Suite française
Printemps 1940. La France est envahie et vaincue par l'armée allemande. Au-delà des événements militaires, c'est le quotidien des Français qui se trouve bousculé. S'inspirant de ses souvenirs personnels, Irène Némirovsky propose une vision romancée de cette période trouble. Le roman est organisé en deux parties, relativement indépendantes l'une de l'autre. La première, intitulée "Tempête en juin", brosse le tableau de l'exode des populations parisiennes en proie à la peur des bombardements allemands. L'auteur décline les préparatifs, les sentiments et les mésaventures des Parisiens selon plusieurs points de vue. On suit ainsi une famille bourgeoise, les Perricand, où la mère embarque pour une demeure méridionale, en compagnie de ses enfants, du chat et du beau-père, acariâtre mais riche à millions. La bonne volonté, mâtinée d'une forte religiosité, de cette mère est confrontée aux difficultés à trouver gîte et nourriture, mais aussi aux sentiments patriotiques de son adolescent de fils qui ne cherche qu'à en découdre avec l'ennemi. Il y a aussi les Michaud : d'un côté, les parents, employés de banque, abandonnés sur le pavé parisien au profit de la maîtresse du directeur, et de l'autre le fils, blessé au combat et recueilli par une famille du Morvan. Puis viennent ceux qui pensent que l'argent ouvre toutes les portes, et qui découvrent qu'en période de débandade générale ils sont confrontés aux mêmes déconvenues que leurs humbles semblables. Les portraits de Charlie Langelet, le collectionneur passionné de porcelaines, et de Gabriel Corte, écrivain persuadé d'être un génie au-dessus de toutes lois humaines, sont sans doute les plus savoureux.

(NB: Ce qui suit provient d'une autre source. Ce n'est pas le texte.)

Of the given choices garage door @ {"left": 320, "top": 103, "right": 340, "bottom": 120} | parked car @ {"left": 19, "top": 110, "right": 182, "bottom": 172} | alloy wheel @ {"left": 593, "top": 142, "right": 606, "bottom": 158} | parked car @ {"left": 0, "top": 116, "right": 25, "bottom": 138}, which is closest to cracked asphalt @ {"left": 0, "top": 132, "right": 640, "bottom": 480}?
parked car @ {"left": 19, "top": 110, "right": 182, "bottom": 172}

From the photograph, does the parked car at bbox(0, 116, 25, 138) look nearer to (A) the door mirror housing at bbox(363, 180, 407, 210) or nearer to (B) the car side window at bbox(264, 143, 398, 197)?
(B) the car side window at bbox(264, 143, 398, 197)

Quand enfin l'exode reflue, une fois la défaite consommée, vient l'Occupation. Elle occupe la seconde partie du roman, sous le titre de "Dolce". Oubliés Paris et ses citadins en goguette, c'est désormais le village de Bussy, au cœur du Morvan, qui tient la vedette. L'auteur s'efforce de décrire avec justesse les sentiments ambivalents que suscite la présence de l'occupant allemand. Et là encore, le lecteur suit le quotidien de différentes familles, des Labarie, les paysans, aux nobles, avec Mme de Montfort, en passant par les notables Angellier. De l'arrivée des troupes, qui s'installent chez l'habitant, à leur départ pour le front russe, c'est un formidable tableau de l'ambiguïté de cette période qui est dressé. Irène Némirovsky décrit avec une grande finesse la méfiance, voire la haine, suscitées par l'arrivée de l'occupant. Vient ensuite l'étape de l'apprivoisement réciproque, où l'humanité reprend le dessus, où les antagonismes guerriers sont mis de côté pour la découverte de l'autre, de sa culture. Parfois l'amour se fraie un chemin. L'hostilité, cependant, finit par triompher après un drame qui secoue la petite communauté. Ce sont les évolutions de la nature, décrites avec talent, qui décomptent le temps qui passe au rythme des saisons.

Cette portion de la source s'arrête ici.